Os Subterrâneos da Liberdade representam a culminância da escola do realismo socialista na literatura brasileira. O autor pagou o preço que todos nós, militantes do PCB, pagamos ao stalinismo. Faltava-lhe a estatura psicológica e artística de Graciliano Ramos. Também militante do PCB e admirador de Stalin, Graciliano não se dobrou aos prejulgamentos e deu ao trotskista Gikovate tratamento amistoso em Memórias do Cárcere. Mas Jorge Amado tomou depois conhecimento dos crimes de Stalin, rompeu com o stalinismo e se afastou do PCB. Teria várias maneiras para reabilitar, não a Sacchetta, que não precisava ser reabilitado, mas a si próprio, com a admissão pública da injustiça cometida contra um homem de carne e osso. Nunca deu este passo.
Romance, mesmo histórico, é ficção. Nada há a alterar. Nas muitas reimpressões de Os Subterrâneos da Liberdade, o leitor sempre encontra o vilão Saquila inimigo do herói Carlos.
Na vida real, Sacchetta (modelo de Saquila) e Marighella (modelo de Carlos) se reconciliaram para travar o mesmo combate nas trevas da pior opressão que já se abateu sobre o povo brasileiro desde a conquista da Independência. À revelia do romancista, acrescentaram inesperado epílogo à sua narrativa.
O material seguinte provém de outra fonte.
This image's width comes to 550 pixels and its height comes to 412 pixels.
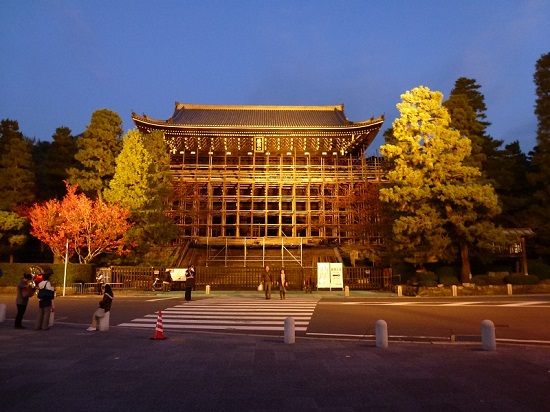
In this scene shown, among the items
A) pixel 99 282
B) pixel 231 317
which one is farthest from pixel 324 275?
pixel 99 282

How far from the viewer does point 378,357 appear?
811 centimetres

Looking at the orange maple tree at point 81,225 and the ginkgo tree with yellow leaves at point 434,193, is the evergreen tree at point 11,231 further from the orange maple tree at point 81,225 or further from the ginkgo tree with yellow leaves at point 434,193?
the ginkgo tree with yellow leaves at point 434,193

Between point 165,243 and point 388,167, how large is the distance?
54.7 ft

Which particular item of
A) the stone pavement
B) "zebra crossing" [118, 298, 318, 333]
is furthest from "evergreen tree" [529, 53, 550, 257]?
the stone pavement

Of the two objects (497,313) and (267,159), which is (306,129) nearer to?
(267,159)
Hermínio Sacchetta arriscou a vida na luta contra a ditadura militar.
E Jorge Amado: esteve à altura do personagem?






5 comentários:
faltou o velho, na melhor acepção do termo, Gorender nessa Comissão da Verdade.
A Máscara
Faz muito tempo que não o vejo. Mas, estando em condições físicas de assumir a tarefa, o Gorender seria melhor do que qualquer um dos sete escolhidos pela Dilma
Esse livro fez minha cabeça e aderir ao comunismo. Depois que li o livro do mestre Jacob Gorender, coloquei os pontos no i. Admiro Jorge Amado por sua linda obra, aqueles tempos foram duros para todo mundo.
abcs Lungaretti.
rui baiano santana do blog www.ananindeuadebates.blogspot
Como uma das netas do Sacchetta, agradeço sua postagem. E viva Jacob Gorender!
Vou contar algo que nunca havia mencionado.
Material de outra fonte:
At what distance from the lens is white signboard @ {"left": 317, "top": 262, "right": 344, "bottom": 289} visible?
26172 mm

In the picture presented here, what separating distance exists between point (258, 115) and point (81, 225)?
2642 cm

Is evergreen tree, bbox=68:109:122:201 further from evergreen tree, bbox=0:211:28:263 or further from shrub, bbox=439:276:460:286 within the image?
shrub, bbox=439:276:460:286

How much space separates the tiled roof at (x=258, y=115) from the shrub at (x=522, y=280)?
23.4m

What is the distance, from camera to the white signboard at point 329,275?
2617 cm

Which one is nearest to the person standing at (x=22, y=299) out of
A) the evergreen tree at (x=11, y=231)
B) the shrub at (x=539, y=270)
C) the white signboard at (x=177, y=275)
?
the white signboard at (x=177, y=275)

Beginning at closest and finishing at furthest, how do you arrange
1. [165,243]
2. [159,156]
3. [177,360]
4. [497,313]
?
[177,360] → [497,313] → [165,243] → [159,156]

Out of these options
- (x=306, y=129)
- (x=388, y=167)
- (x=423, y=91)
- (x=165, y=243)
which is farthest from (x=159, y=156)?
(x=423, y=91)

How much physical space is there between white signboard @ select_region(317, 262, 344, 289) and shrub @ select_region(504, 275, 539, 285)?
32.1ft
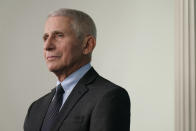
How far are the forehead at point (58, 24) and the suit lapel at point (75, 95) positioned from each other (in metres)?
0.21

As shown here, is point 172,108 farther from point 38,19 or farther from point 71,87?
point 38,19

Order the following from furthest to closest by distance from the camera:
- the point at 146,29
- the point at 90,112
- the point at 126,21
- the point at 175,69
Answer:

Na 2a. série ginasial, com 12 anos, eu estudava no período noturno, porque era o único que havia; e me sentia um tanto intimidado por estar ao lado de colegas bem mais velhos e experientes, que já trabalhavam.
Então, quando as aulas se iniciaram com uma nova professora de Português, negra, a classe reagiu de forma horrível, infernizando-a com zombarias de todo tipo.
Não ousei destoar do grupo e também a ridicularizei, sem tanta agressividade, mas contribuindo para quebrar-lhe a moral.
Quando recebi a notícia de que ela não aguentara a barra e havia se demitido, senti-me terrivelmente culpado. Jamais fora preconceituoso, então que diabo me levara a fazer coro com aqueles racistas?!
Prometi a mim mesmo nunca mais ser maria-vai-com-as-outras. E, p. ex., dois anos mais tarde fui um dos únicos alunos da classe a não tratar desdenhosamente um colega afeminado.
Então, quando li "Os subterrâneos da liberdade", aos 17 anos, mesmo não tendo conhecimento nenhum do trotskismo, já senti certa repulsa pela forma grosseira com que Jorge Amado tratou o personagem que representava o Sacchetta. Parecia vilão dos bangue-bangue maniqueístas made in USA.
Quando fiquei conhecendo a história toda por meio do Gorender, não me surpreendeu. Já suspeitava de algo assim.